CaML: Chemistry-informed machine learning explains mutual changes between protein conformations and calcium ions in calcium-binding proteins using structural and topological features.

Journal: Protein science : a publication of the Protein Society
PMID:

Abstract

Proteins' flexibility is a feature in communicating changes in cell signaling instigated by binding with secondary messengers, such as calcium ions, associated with the coordination of muscle contraction, neurotransmitter release, and gene expression.

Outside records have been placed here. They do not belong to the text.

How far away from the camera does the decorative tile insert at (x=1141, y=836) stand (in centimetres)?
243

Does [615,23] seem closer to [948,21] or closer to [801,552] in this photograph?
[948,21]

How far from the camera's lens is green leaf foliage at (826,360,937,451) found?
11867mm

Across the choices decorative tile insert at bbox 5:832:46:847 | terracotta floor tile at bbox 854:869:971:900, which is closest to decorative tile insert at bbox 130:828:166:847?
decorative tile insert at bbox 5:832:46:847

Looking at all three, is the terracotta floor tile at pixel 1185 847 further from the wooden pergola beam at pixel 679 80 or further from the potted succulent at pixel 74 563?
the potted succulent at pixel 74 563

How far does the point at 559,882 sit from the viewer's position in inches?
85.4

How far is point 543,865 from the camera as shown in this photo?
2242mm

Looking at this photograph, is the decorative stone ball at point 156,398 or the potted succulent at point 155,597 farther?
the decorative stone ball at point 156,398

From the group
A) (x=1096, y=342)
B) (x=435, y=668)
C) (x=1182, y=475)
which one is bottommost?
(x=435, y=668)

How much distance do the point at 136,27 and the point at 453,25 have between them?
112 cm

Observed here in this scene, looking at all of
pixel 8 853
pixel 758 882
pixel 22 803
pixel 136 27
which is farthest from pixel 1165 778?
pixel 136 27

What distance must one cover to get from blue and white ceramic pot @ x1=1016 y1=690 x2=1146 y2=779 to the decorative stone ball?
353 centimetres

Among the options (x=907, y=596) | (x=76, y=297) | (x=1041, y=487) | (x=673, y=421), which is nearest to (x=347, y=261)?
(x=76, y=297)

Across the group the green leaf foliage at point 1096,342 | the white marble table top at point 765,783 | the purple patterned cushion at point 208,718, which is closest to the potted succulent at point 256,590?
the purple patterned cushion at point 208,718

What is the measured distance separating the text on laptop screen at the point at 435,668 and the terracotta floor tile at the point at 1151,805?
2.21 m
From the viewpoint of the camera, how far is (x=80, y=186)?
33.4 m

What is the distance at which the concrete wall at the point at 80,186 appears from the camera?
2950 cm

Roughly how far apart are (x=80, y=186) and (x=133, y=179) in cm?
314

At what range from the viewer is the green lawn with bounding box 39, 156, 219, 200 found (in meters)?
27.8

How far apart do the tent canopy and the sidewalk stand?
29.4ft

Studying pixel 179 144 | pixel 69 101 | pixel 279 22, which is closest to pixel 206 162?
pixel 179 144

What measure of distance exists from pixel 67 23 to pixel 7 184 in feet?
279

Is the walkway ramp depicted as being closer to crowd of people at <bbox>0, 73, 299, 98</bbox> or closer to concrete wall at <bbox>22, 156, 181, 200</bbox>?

When binding with the disordered parts of a protein, calcium ions must balance their charge states with the shape of calcium-binding proteins and their versatile pool of partners depending on the circumstances they transmit. Accurately determining the ionic charges of those ions is essential for understanding their role in such processes. However, it is unclear whether the limited experimental data available can be effectively used to train models to accurately predict the charges of calcium-binding protein variants. Here, we developed a chemistry-informed, machine-learning algorithm that implements a game theoretic approach to explain the output of a machine-learning model without the prerequisite of an excessively large database for high-performance prediction of atomic charges. We used the ab initio electronic structure data representing calcium ions and the structures of the disordered segments of calcium-binding peptides with surrounding water molecules to train several explainable models. Network theory was used to extract the topological features of atomic interactions in the structurally complex data dictated by the coordination chemistry of a calcium ion, a potent indicator of its charge state in protein. Our design created a computational tool of CaML, which provided a framework of explainable machine learning model to annotate ionic charges of calcium ions in calcium-binding proteins in response to the chemical changes in an environment. Our framework will provide new insights into protein design for engineering functionality based on the limited size of scientific data in a genome space.

Authors

  • Pengzhi Zhang
    Center for Bioinformatics and Computational Biology, Houston Methodist Research Institute, Houston, Texas, USA.
  • Jules Nde
    Department of Physics, University of Washington, Seattle, Washington, USA.
  • Yossi Eliaz
    Department of Physics, University of Houston, Houston, Texas, USA.
  • Nathaniel Jennings
    Department of Physics, University of Houston, Houston, Texas, USA.
  • Piotr Cieplak
    SBP Medical Discovery Institute, 10901 North Torrey Pines Road, La Jolla, CA 92037, USA pcieplak@sbpdiscovery.org.
  • Margaret S Cheung
    Environmental Molecular Sciences Laboratory, Pacific Northwest National Laboratory, 1100 Dexter Ave N, Seattle, WA, 98109, USA.